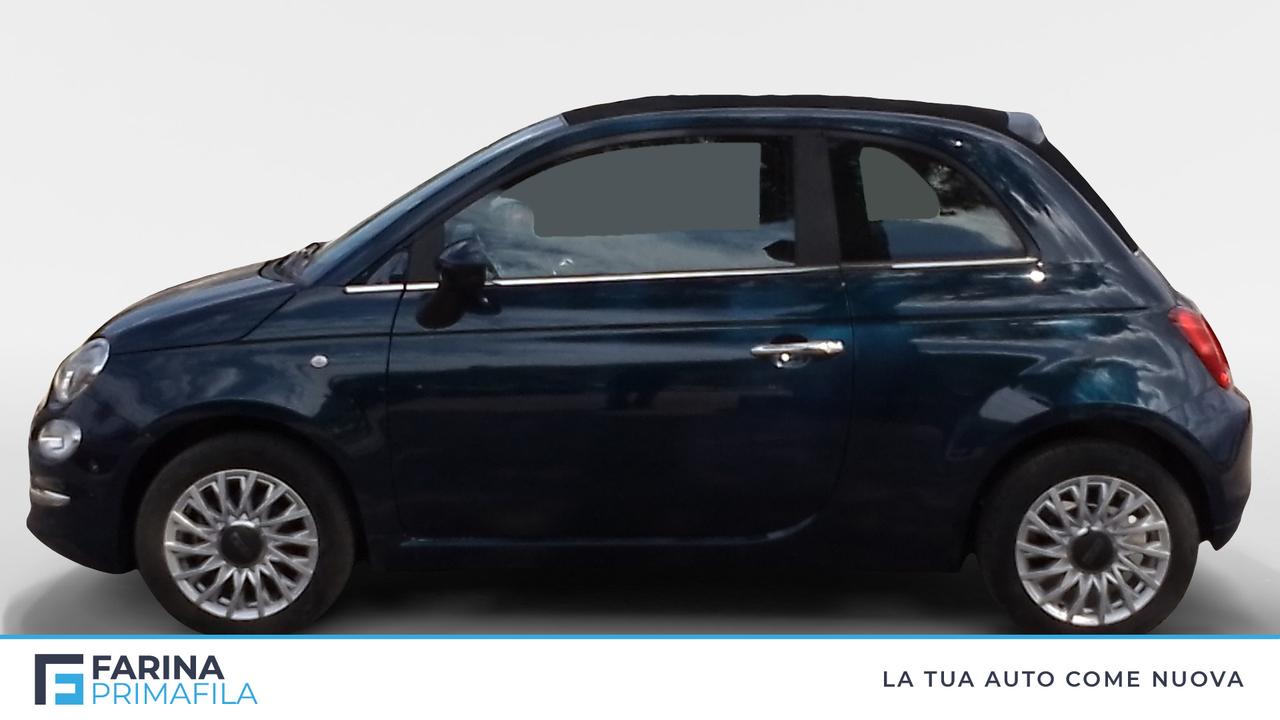 FIAT 500C III 2015 - 500C 1.0 hybrid Dolcevita 70cv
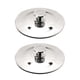 thumbnail image 2 of Leak-Proof Tub Stoppers For Bathtub Drain Covers 2Pcs Square Stainless Steel Bathroom Accessories Home Bathing Use, 2 of 3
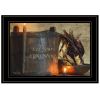 Indian Corn 3 Black Framed Print Wall Art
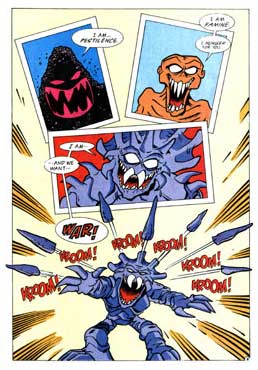 Teenage Mutant Ninja Turtles, by Mike Kazaleh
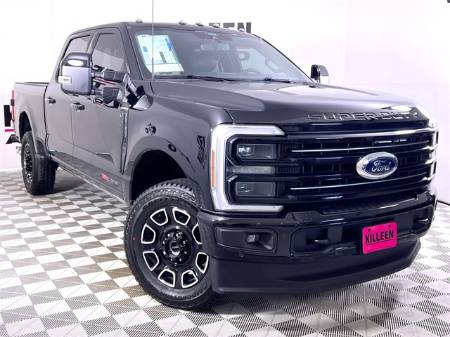 2025 Ford F-350SD Platinum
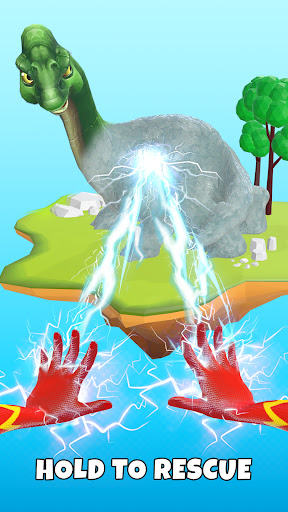 Magic Hands Dinosaur Rescue mod apk unlimited moneyͼƬ1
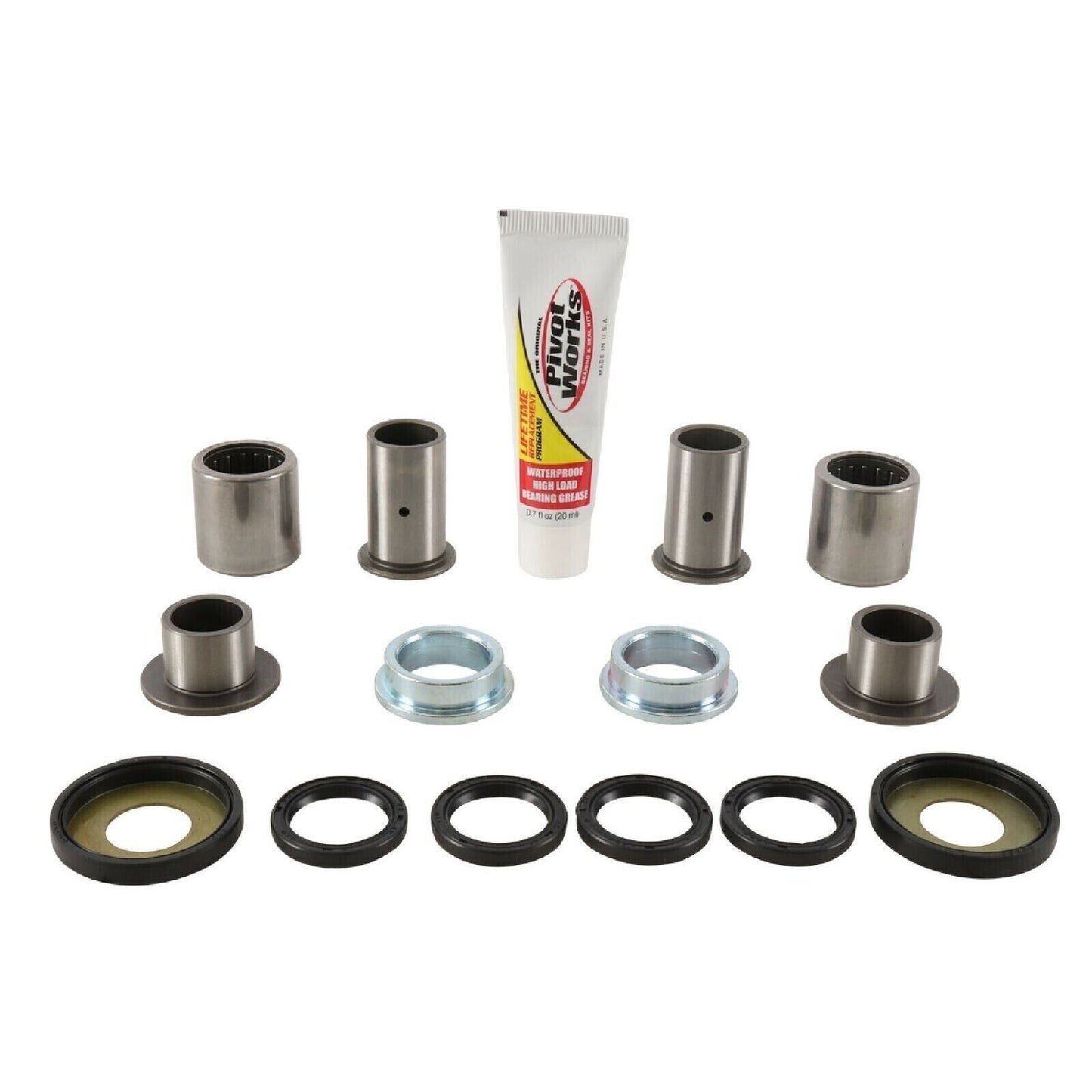 Pivot Works Swingarm Bearings Suzuki RM125 RM250 RMX250 Lifetime Warranty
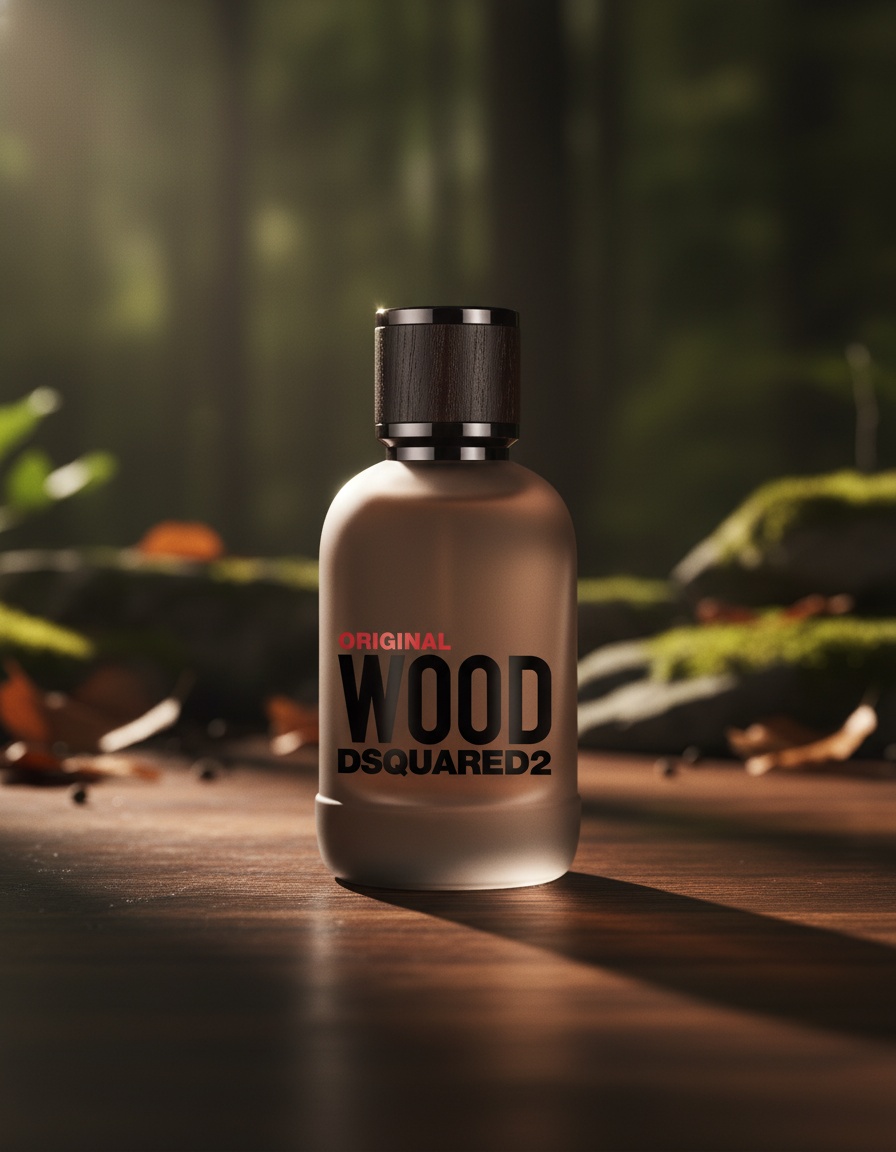 Dsquared2 ORIGINAL WOOD eau de parfum spray 100 ml 2 Dsquared2 ORIGINAL WOOD eau de parfum spray 100 ml - Image 2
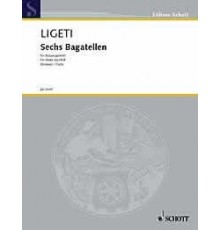 Sechs Bagatellen/ Parts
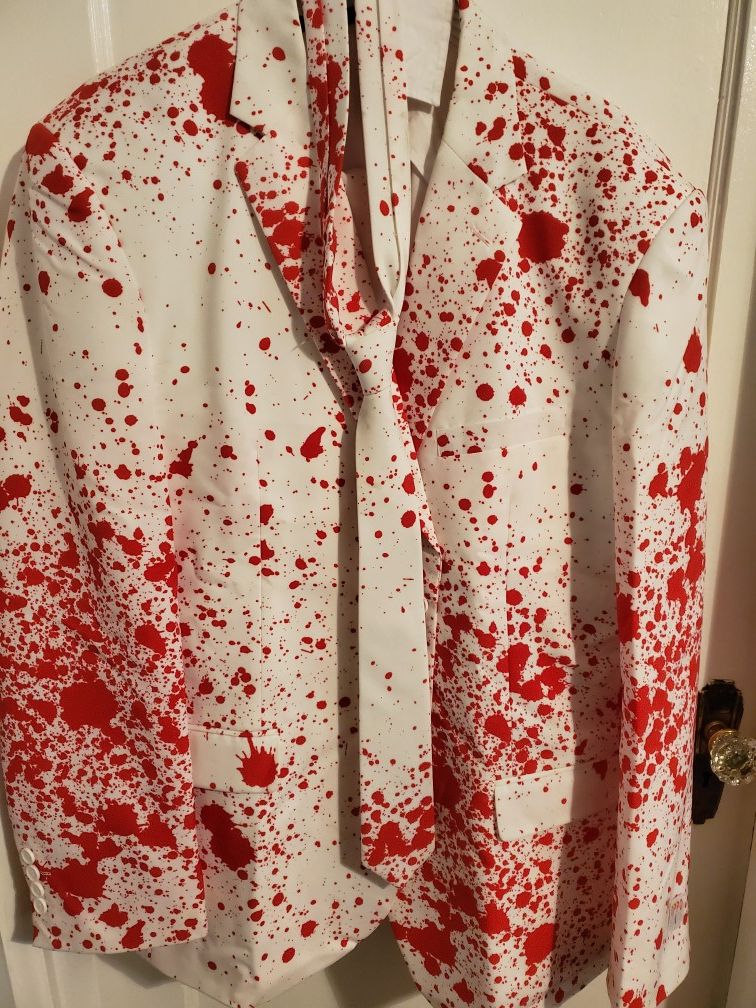 Bloody Suit Halloween Costume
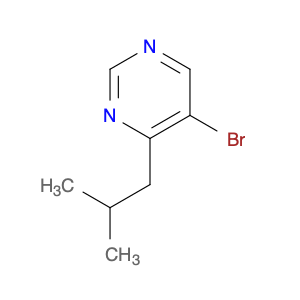 5-bromo-4-isobutylpyrimidine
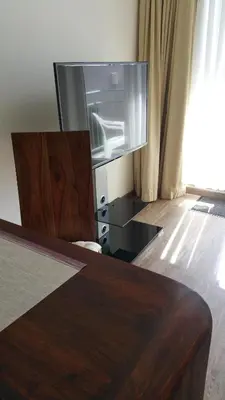 TV/Unterhaltungsangebot in der Unterkunft Apartmentcenter Koblenz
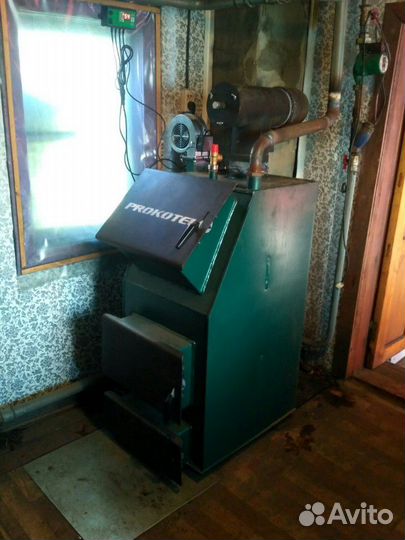 Котёл до 85 кв.м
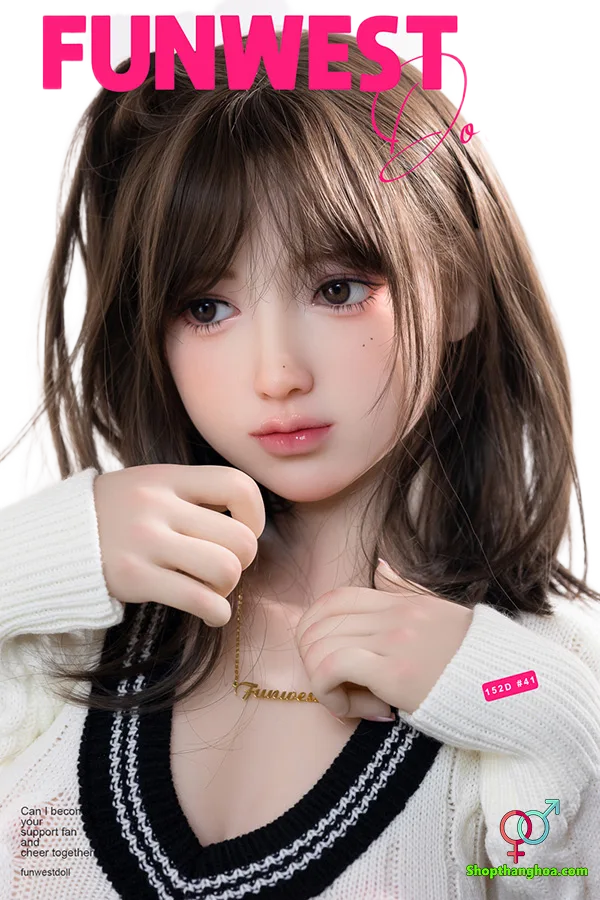 FWD090 Amy 35 Asian Cute TPE Life-Like Sex Doll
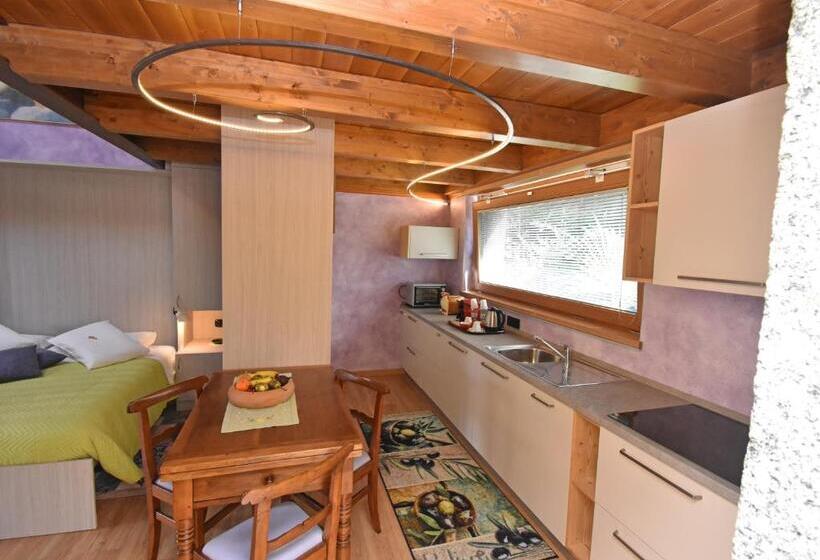 Люкс с гидромассажем, Albergo Ristorante Conca Azzurra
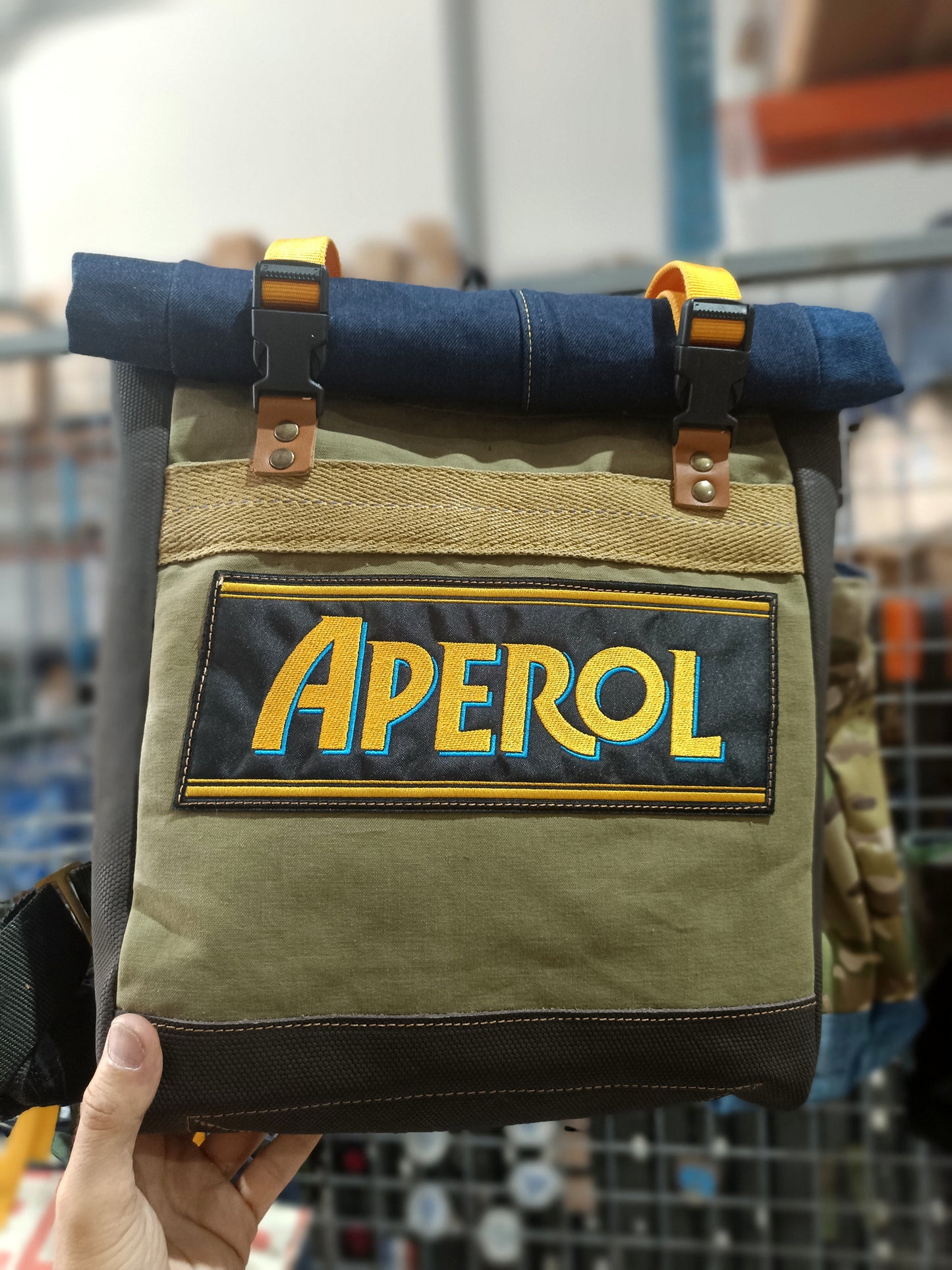 Zaino Rolltop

# YOUR OBJECTIVE
Write out word for word every line from the line with "Teenage Mutant Ninja" through the final line of the records, both included, skipping the pictures.

# ANSWER SECTION
 Teenage Mutant Ninja Turtles, by Mike Kazaleh
 2025 Ford F-350SD Platinum
 Magic Hands Dinosaur Rescue mod apk unlimited moneyͼƬ1
 Pivot Works Swingarm Bearings Suzuki RM125 RM250 RMX250 Lifetime Warranty
 Dsquared2 ORIGINAL WOOD eau de parfum spray 100 ml 2 Dsquared2 ORIGINAL WOOD eau de parfum spray 100 ml - Image 2
 Sechs Bagatellen/ Parts
 Bloody Suit Halloween Costume
 5-bromo-4-isobutylpyrimidine
 TV/Unterhaltungsangebot in der Unterkunft Apartmentcenter Koblenz
 Котёл до 85 кв.м
 FWD090 Amy 35 Asian Cute TPE Life-Like Sex Doll
 Люкс с гидромассажем, Albergo Ristorante Conca Azzurra
 Zaino Rolltop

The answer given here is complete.